Every year, Washington discovers creative new ways to drain your paycheck. Politicians drone on about healthcare reform, insurance mandates, and expanding government programs. But they conveniently sidestep one glaring truth: The real driver of America’s healthcare crisis isn’t a lack of coverage. It isn’t insufficient subsidies. It’s something far more personal—and far more infuriating for taxpayers who actually make responsible choices.
While you’re budgeting for groceries and trying to keep your family healthy, millions of Americans are making very different decisions at the checkout line. Guess who gets stuck with the bill when those choices inevitably catch up with them? Spoiler: it’s you.
“Healthcare is not just about insurance, it’s about being healthy,” Burlison said. “When you look at the amount of money that we spend per capita on food versus other countries, we buy cheap food. Other countries spend more money on food, but they also spend less money on health care. In America, we spend a little money on healthy food but a lot of money on the back end in insurance.”
Republican Congressman Eric Burlison of Missouri is finally saying what Washington has dodged for years: Americans loading their carts with cheap, processed garbage are driving up healthcare costs for everyone. And taxpayers—the ones trying to do things right—are footing the enormous bill.
The numbers here are absolutely disgraceful. Total U.S. healthcare spending for 2025 is projected to hit $5.6 trillion. Medical costs are ballooning roughly 1.5% faster than the entire economy every single year.
Here’s where it gets personal: Medicare alone now gobbles up 17.8% of federal spending. That makes it the single largest line item in the budget. Your tax dollars fund a system bloated by preventable diseases directly linked to dietary negligence—diabetes, heart disease, and obesity-related conditions.
These aren’t medical mysteries; they’re consequences of choices that you’re subsidizing whether you like it or not.
So what grand solution do Democrats propose? Throw more money at the problem. Senate Democrats keep pushing to extend Obamacare subsidies. The price tag if made permanent? A cool $350 billion added to the deficit. Because, apparently, the answer to a sinking ship is more water.
Burlison isn’t playing along. He called the proposed extension exactly what it is: “a fool’s errand” and compared it to “throwing money on a sinking ship.” His alternative vision? “We really need to reform healthcare and let people purchase the healthcare that they truly want and need.”
The concept is almost offensively simple: Incentivize good choices rather than endlessly subsidizing destructive ones. But simplicity has never been Washington’s strong suit.
Burlison is pushing something Washington bureaucrats absolutely despise: a solution that trusts individuals instead of government. His Make America Healthy Again Accounts—developed alongside HHS Secretary Robert F. Kennedy Jr.—would create tax-free health accounts allowing individuals to contribute $25,000 annually.
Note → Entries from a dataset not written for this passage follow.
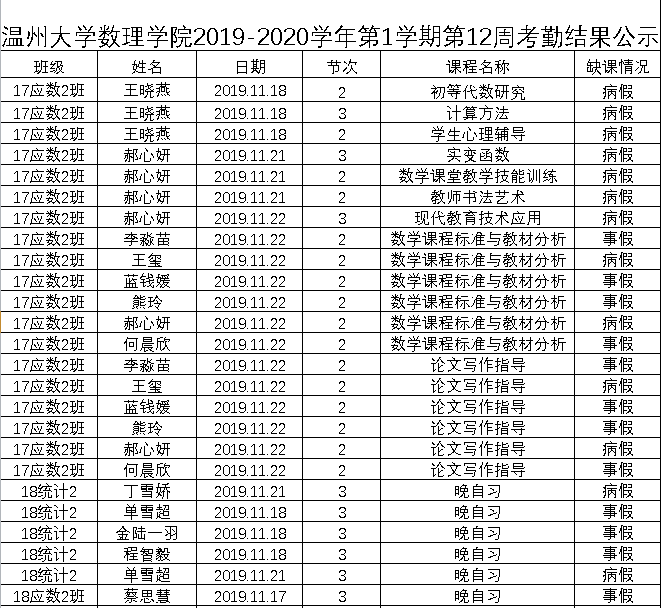 温州大学数理学院2019-2020学年第1学期第12周考勤结果公示

| 班级 | 姓名 | 日期 | 节次 | 课程名称 | 缺课情况 |
|---|---|---|---|---|---|
| 17应数2班 | 王晓燕 | 2019.11.18 | 2 | 初等代数研究 | 病假 |
| 17应数2班 | 王晓燕 | 2019.11.18 | 3 | 计算方法 | 病假 |
| 17应数2班 | 王晓燕 | 2019.11.18 | 2 | 学生心理辅导 | 病假 |
| 17应数2班 | 郝心妍 | 2019.11.21 | 3 | 实变函数 | 病假 |
| 17应数2班 | 郝心妍 | 2019.11.21 | 2 | 数学课堂教学技能训练 | 病假 |
| 17应数2班 | 郝心妍 | 2019.11.21 | 2 | 教师书法艺术 | 病假 |
| 17应数2班 | 郝心妍 | 2019.11.22 | 3 | 现代教育技术应用 | 病假 |
| 17应数2班 | 李淼苗 | 2019.11.22 | 2 | 数学课程标准与教材分析 | 事假 |
| 17应数2班 | 王玺 | 2019.11.22 | 2 | 数学课程标准与教材分析 | 病假 |
| 17应数2班 | 蓝钱媛 | 2019.11.22 | 2 | 数学课程标准与教材分析 | 事假 |
| 17应数2班 | 熊玲 | 2019.11.22 | 2 | 数学课程标准与教材分析 | 事假 |
| 17应数2班 | 郝心妍 | 2019.11.22 | 2 | 数学课程标准与教材分析 | 病假 |
| 17应数2班 | 何晨欣 | 2019.11.22 | 2 | 数学课程标准与教材分析 | 事假 |
| 17应数2班 | 李淼苗 | 2019.11.22 | 2 | 论文写作指导 | 事假 |
| 17应数2班 | 王玺 | 2019.11.22 | 2 | 论文写作指导 | 病假 |
| 17应数2班 | 蓝钱媛 | 2019.11.22 | 2 | 论文写作指导 | 事假 |
| 17应数2班 | 熊玲 | 2019.11.22 | 2 | 论文写作指导 | 事假 |
| 17应数2班 | 郝心妍 | 2019.11.22 | 2 | 论文写作指导 | 病假 |
| 17应数2班 | 何晨欣 | 2019.11.22 | 2 | 论文写作指导 | 事假 |
| 18统计2 | 丁雪娇 | 2019.11.21 | 3 | 晚自习 | 病假 |
| 18统计2 | 单雪超 | 2019.11.18 | 3 | 晚自习 | 事假 |
| 18统计2 | 金陆一羽 | 2019.11.18 | 3 | 晚自习 | 事假 |
| 18统计2 | 程智毅 | 2019.11.18 | 3 | 晚自习 | 事假 |
| 18统计2 | 单雪超 | 2019.11.21 | 3 | 晚自习 | 病假 |
| 18应数2班 | 蔡思慧 | 2019.11.17 | 3 | 晚自习 | 事假 |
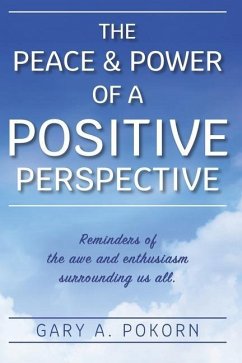 THE PEACE & POWER OF A POSITIVE PERSPECTIVE

Reminders of the awe and enthusiasm surrounding us all.

GARY A. POKORN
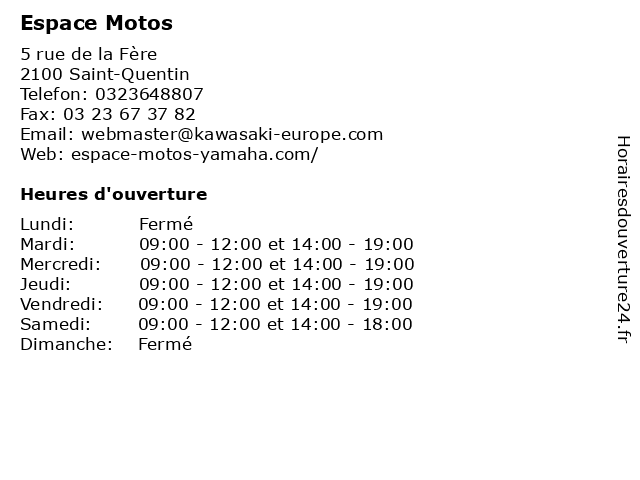 Espace Motos

5 rue de la Fère
2100 Saint-Quentin
Telefon: 0323648807
Fax: 03 23 67 37 82
Email: webmaster@kawasaki-europe.com
Web: espace-motos-yamaha.com/

Heures d'ouverture

| | |
|---|---|
| Lundi: | Fermé |
| Mardi: | 09:00 - 12:00 et 14:00 - 19:00 |
| Mercredi: | 09:00 - 12:00 et 14:00 - 19:00 |
| Jeudi: | 09:00 - 12:00 et 14:00 - 19:00 |
| Vendredi: | 09:00 - 12:00 et 14:00 - 19:00 |
| Samedi: | 09:00 - 12:00 et 14:00 - 18:00 |
| Dimanche: | Fermé |

Horairesdouverture24.fr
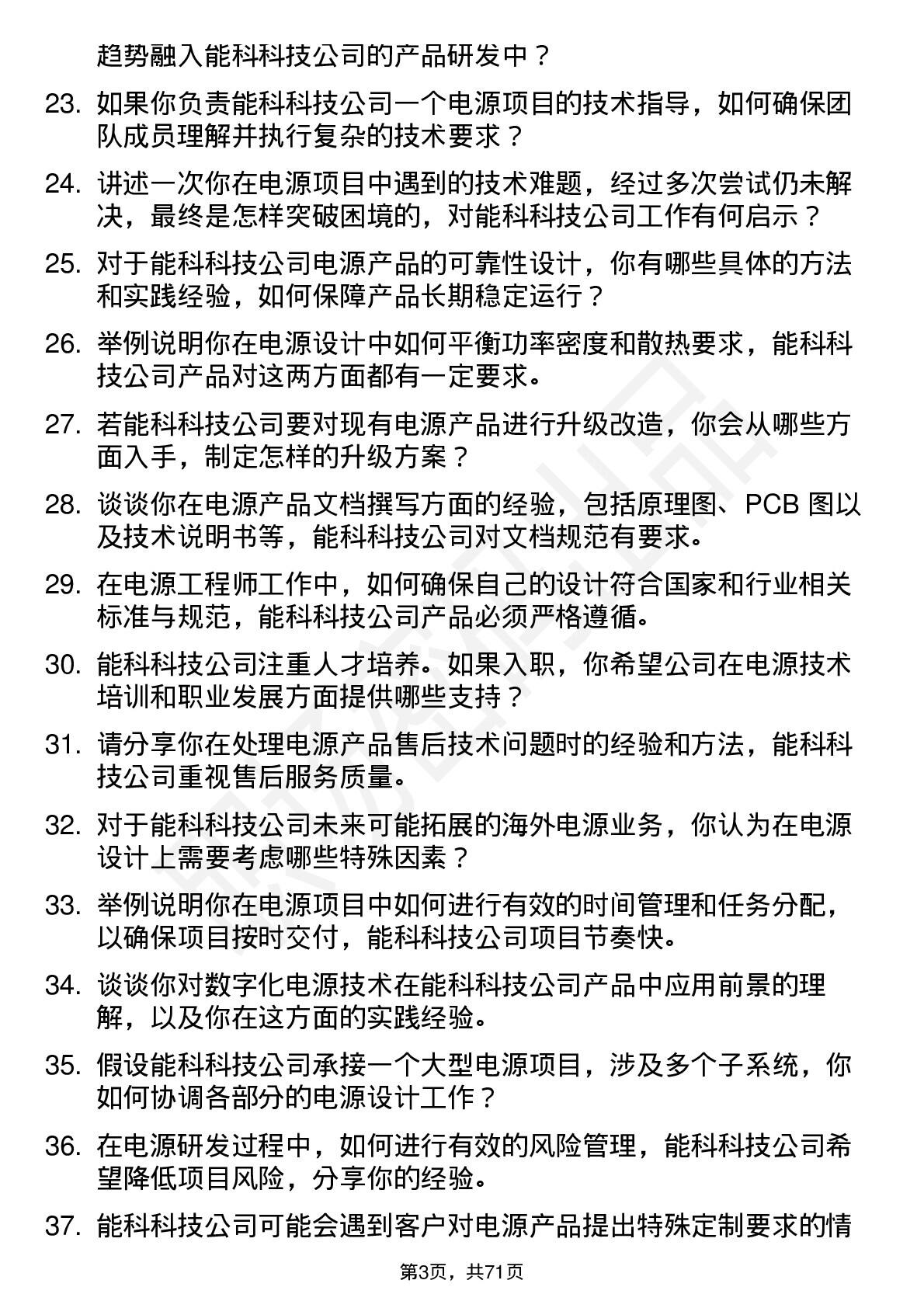 趋势融入能科科技公司的产品研发中？

23. 如果你负责能科科技公司一个电源项目的技术指导，如何确保团队成员理解并执行复杂的技术要求？

24. 讲述一次你在电源项目中遇到的技术难题，经过多次尝试仍未解决，最终是怎样突破困境的，对能科科技公司工作有何启示？

25. 对于能科科技公司电源产品的可靠性设计，你有哪些具体的方法和实践经验，如何保障产品长期稳定运行？

26. 举例说明你在电源设计中如何平衡功率密度和散热要求，能科科技公司产品对这两方面都有一定要求。

27. 若能科科技公司要对现有电源产品进行升级改造，你会从哪些方面入手，制定怎样的升级方案？

28. 谈谈你在电源产品文档撰写方面的经验，包括原理图、PCB 图以及技术说明书等，能科科技公司对文档规范有要求。

29. 在电源工程师工作中，如何确保自己的设计符合国家和行业相关标准与规范，能科科技公司产品必须严格遵循。

30. 能科科技公司注重人才培养。如果入职，你希望公司在电源技术培训和职业发展方面提供哪些支持？

31. 请分享你在处理电源产品售后技术问题时的经验和方法，能科科技公司重视售后服务质量。

32. 对于能科科技公司未来可能拓展的海外电源业务，你认为在电源设计上需要考虑哪些特殊因素？

33. 举例说明你在电源项目中如何进行有效的时间管理和任务分配，以确保项目按时交付，能科科技公司项目节奏快。

34. 谈谈你对数字化电源技术在能科科技公司产品中应用前景的理解，以及你在这方面的实践经验。

35. 假设能科科技公司承接一个大型电源项目，涉及多个子系统，你如何协调各部分的电源设计工作？

36. 在电源研发过程中，如何进行有效的风险管理，能科科技公司希望降低项目风险，分享你的经验。

37. 能科科技公司可能会遇到客户对电源产品提出特殊定制要求的情

第3页，共71页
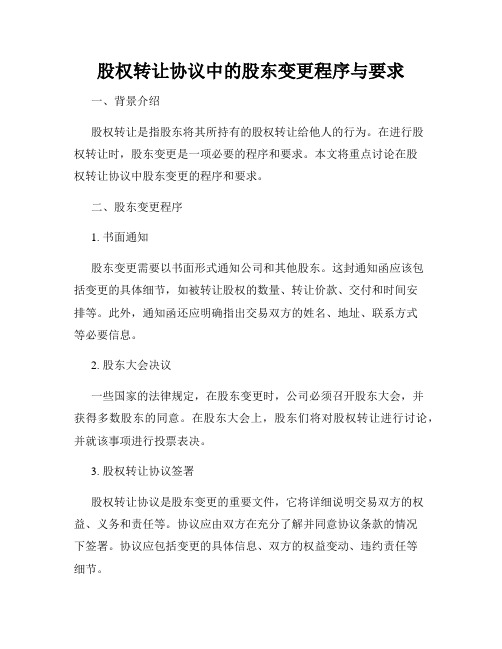 股权转让协议中的股东变更程序与要求

一、背景介绍

股权转让是指股东将其所持有的股权转让给他人的行为。在进行股权转让时，股东变更是一项必要的程序和要求。本文将重点讨论在股权转让协议中股东变更的程序和要求。

二、股东变更程序

1. 书面通知

股东变更需要以书面形式通知公司和其他股东。这封通知函应该包括变更的具体细节，如被转让股权的数量、转让价款、交付和时间安排等。此外，通知函还应明确指出交易双方的姓名、地址、联系方式等必要信息。

2. 股东大会决议

一些国家的法律规定，在股东变更时，公司必须召开股东大会，并获得多数股东的同意。在股东大会上，股东们将对股权转让进行讨论，并就该事项进行投票表决。

3. 股权转让协议签署

股权转让协议是股东变更的重要文件，它将详细说明交易双方的权益、义务和责任等。协议应由双方在充分了解并同意协议条款的情况下签署。协议应包括变更的具体信息、双方的权益变动、违约责任等细节。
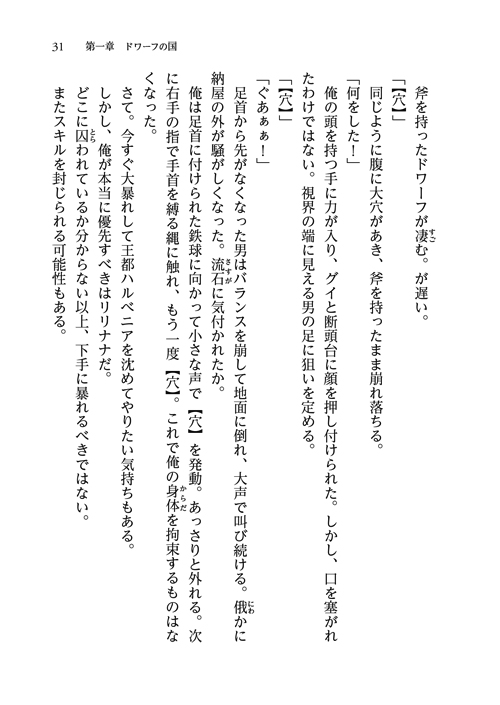 31　第一章　ドワーフの国

斧を持ったドワーフが凄む。が遅い。

「【穴】」

同じように腹に大穴があき、斧を持ったまま崩れ落ちる。

「何をした！」

俺の頭を持つ手に力が入り、グイと断頭台に顔を押し付けられた。しかし、口を塞がれたわけではない。視界の端に見える男の足に狙いを定める。

「【穴】」

「ぐあぁぁ！」

足首から先がなくなった男はバランスを崩して地面に倒れ、大声で叫び続ける。俄かに納屋の外が騒がしくなった。流石に気付かれたか。

俺は足首に付けられた鉄球に向かって小さな声で【穴】を発動。あっさりと外れる。次に右手の指で手首を縛る縄に触れ、もう一度【穴】。これで俺の身体を拘束するものはなくなった。

さて。今すぐ大暴れして王都ハルベニアを沈めてやりたい気持ちもある。

しかし、俺が本当に優先すべきはリリナだ。

どこに囚われているか分からない以上、下手に暴れるべきではない。

またスキルを封じられる可能性もある。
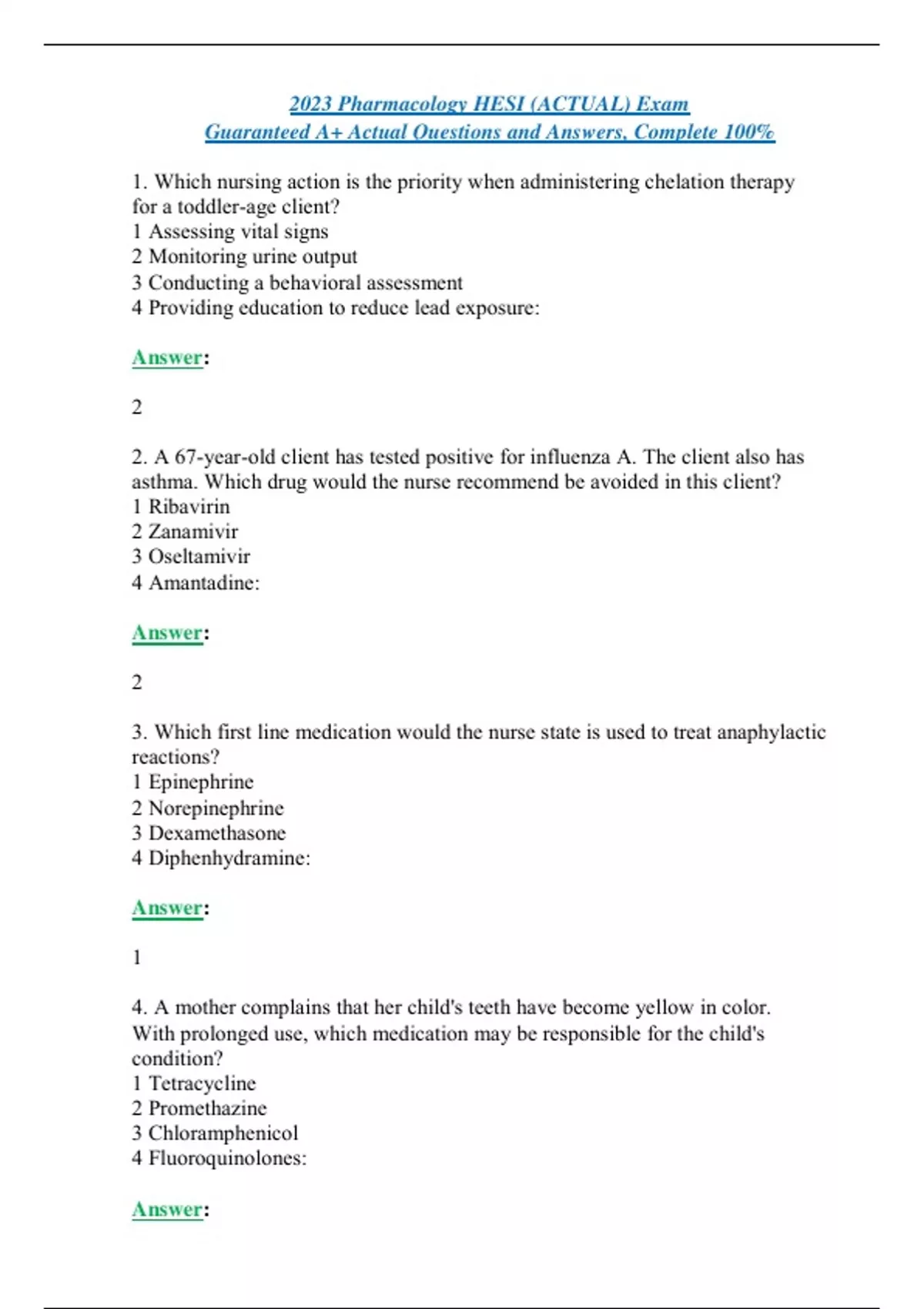 2023 Pharmacology HESI (ACTUAL) Exam
Guaranteed A+ Actual Questions and Answers, Complete 100%

1. Which nursing action is the priority when administering chelation therapy for a toddler-age client?
1 Assessing vital signs
2 Monitoring urine output
3 Conducting a behavioral assessment
4 Providing education to reduce lead exposure:

Answer:

2

2. A 67-year-old client has tested positive for influenza A. The client also has asthma. Which drug would the nurse recommend be avoided in this client?
1 Ribavirin
2 Zanamivir
3 Oseltamivir
4 Amantadine:

Answer:

2

3. Which first line medication would the nurse state is used to treat anaphylactic reactions?
1 Epinephrine
2 Norepinephrine
3 Dexamethasone
4 Diphenhydramine:

Answer:

1

4. A mother complains that her child's teeth have become yellow in color. With prolonged use, which medication may be responsible for the child's condition?
1 Tetracycline
2 Promethazine
3 Chloramphenicol
4 Fluoroquinolones:

Answer:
Families could stash away $50,000. The money rolls over indefinitely. No “use it or lose it” nonsense.
Here’s the part that drives the big-government crowd crazy: A portion of those funds can be spent on healthy food, fresh produce, protein, vitamins, and yes—even gym memberships. Instead of penalizing taxpayers for others’ poor decisions, this approach actually rewards Americans who take ownership of their own health.
Americans who work hard, eat responsibly, and prioritize their family’s wellbeing shouldn’t be conscripted into bankrolling a healthcare system designed to absorb the costs of collective negligence. The current arrangement is backwards: It punishes the prudent to protect the reckless.
Congressman Burlison is charting a different course—one built on personal responsibility and market principles rather than perpetual government expansion. Washington should start paying attention. Real healthcare reform begins the moment we stop forcing taxpayers to cover the tab for choices that were never theirs to make.